This happens almost every day in a primary care practice, and it's uncomfortable for patient and practitioner alike: A patient drags himself or herself out of bed, feeling miserable with cough, runny nose, sinus pain, fever, chills...fights traffic...pays for parking...sits in the waiting room...and is then told by a doctor or nurse practitioner to go back home, get back into bed, drink fluids and take over the counter fever reducers and decongestants. "You mean," says the disappointed patient, "you're not going to give me anything for this?" If "anything" means a prescription for antibiotics, more and more frequently, the answer is no.
The reasons why this is uncomfortable for the patient are pretty clear. No one wants to feel rotten and, now more than ever, it seems, people feel pressured to avoid missing work. Someone who has had similar upper respiratory infections in the past may remember getting better shortly after a prescription for an antibiotic was called in. The clinician's unwillingness to provide what the patient wants and feels he or she needs may seem callous or even perverse.
Now consider the clinician's point of view. He or she knows that the vast majority of upper respiratory infections in adults are caused by viruses, not bacteria. Infections such as strep throat and otitis media (middle ear infection), so common in children--hence, all those bottles of gooey pink amoxicillin--are relatively uncommon in adults. Even when an adult is coughing or dripping "green gunk," it's still more likely to be viral.

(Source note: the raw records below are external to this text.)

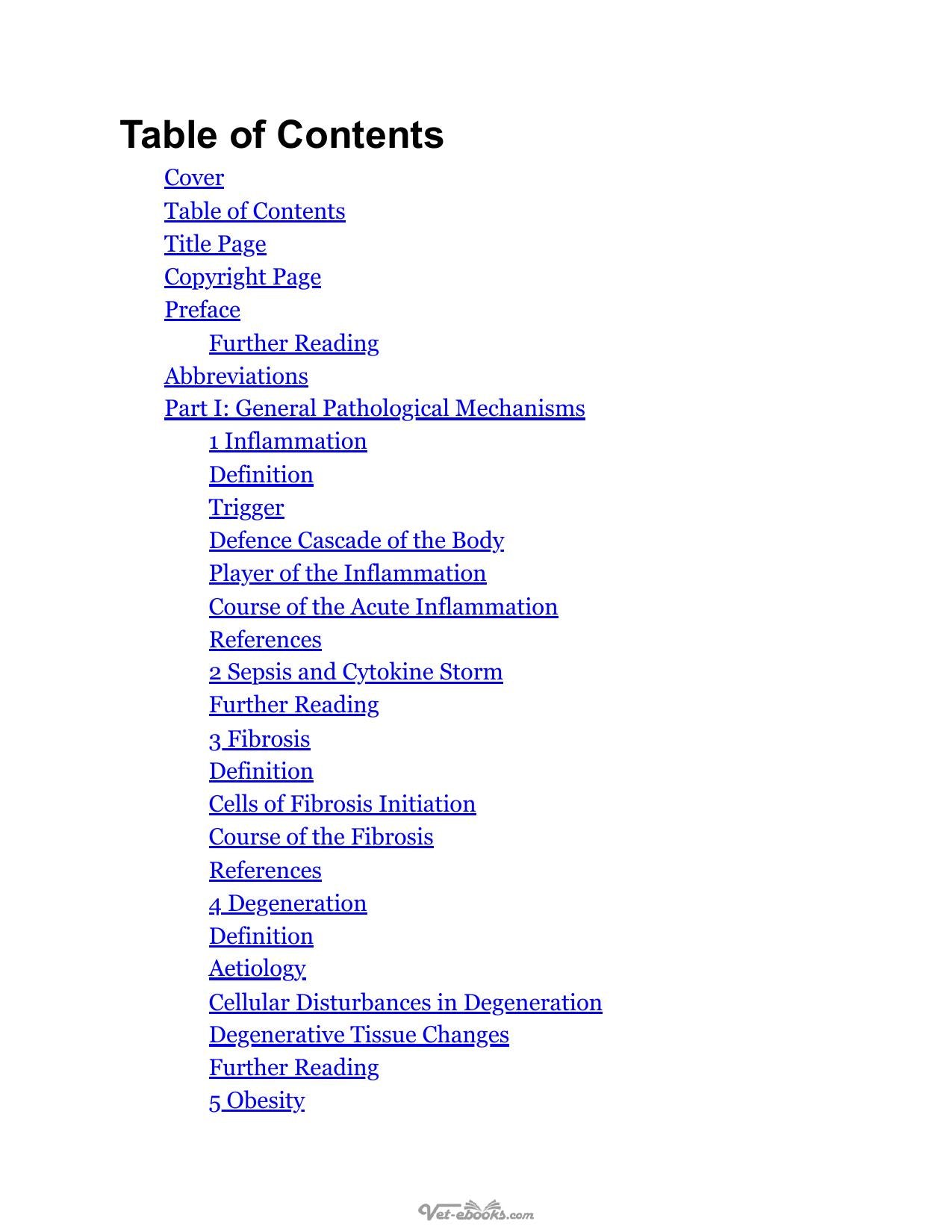 Table of Contents

Cover
Table of Contents
Title Page
Copyright Page
Preface
Further Reading
Abbreviations
Part I: General Pathological Mechanisms
1 Inflammation
Definition
Trigger
Defence Cascade of the Body
Player of the Inflammation
Course of the Acute Inflammation
References
2 Sepsis and Cytokine Storm
Further Reading
3 Fibrosis
Definition
Cells of Fibrosis Initiation
Course of the Fibrosis
References
4 Degeneration
Definition
Aetiology
Cellular Disturbances in Degeneration
Degenerative Tissue Changes
Further Reading
5 Obesity

Vet-ebooks.com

A recent study from Washington University in St. Louis, nicely summarized here, showed that people with classic symptoms of sinusitis--fever, facial pain, congestion--were just as likely to recover given a 10 day course of placebo as antibiotics.
Also, medical professionals are very much aware of the growing global problem of antibiotic resistance and the frightening prospect that, with overuse of antibiotics, we'll have more and more "superbugs" for which no effective treatment is available.
The cost of antibiotics, especially of Cipro and other relatively new drugs, plus the potential side effects of antibiotics, including Candida (yeast) infections, c.difficile colitis, and allergic reactions (in up to 10% of people), also give clinicians pause when patients ask for antibiotics that may not be necessary.
A more subtle factor, though, is at play in a practitioner's discomfort. We want our patients to feel better and we, like everyone else, have been conditioned to think of antibiotics as good. Much of the dramatic increase in life expectancy in the past 50 years is attributable to antibiotics, which have made once mortal conditions such as pneumonia, sepsis, and wound infections curable. Even though we know that antibiotics are often not beneficial (and even harmful), it's been hard to shake off the reflex to prescribe them to people who are ill, especially to people who believe fervently that antibiotics will help them.
There's been much research into how to rein in clinicians' over-prescription of antibiotics. One particularly effective method relies on the so-called Hawthorne Effect, in which people change behaviors by being made more aware of them. (This is the principle behind food journaling for people trying to lose weight, for example).
My own hospital currently has a program that employs this method. Every time I prescribe an antibiotic electronically, a window pops up on my screen asking me whether I am treating an upper respiratory infection. If I answer "yes," I must answer further questions to justify my choice.
Physicians and nurse practitioners still have a role in caring for people with respiratory infections: ruling out bacterial conditions and recommending ways to recover more comfortably. But the role of antibiotics in such infections is, necessarily, becoming more limited. Patients need to ask for, and clinicians need to provide, other forms of care.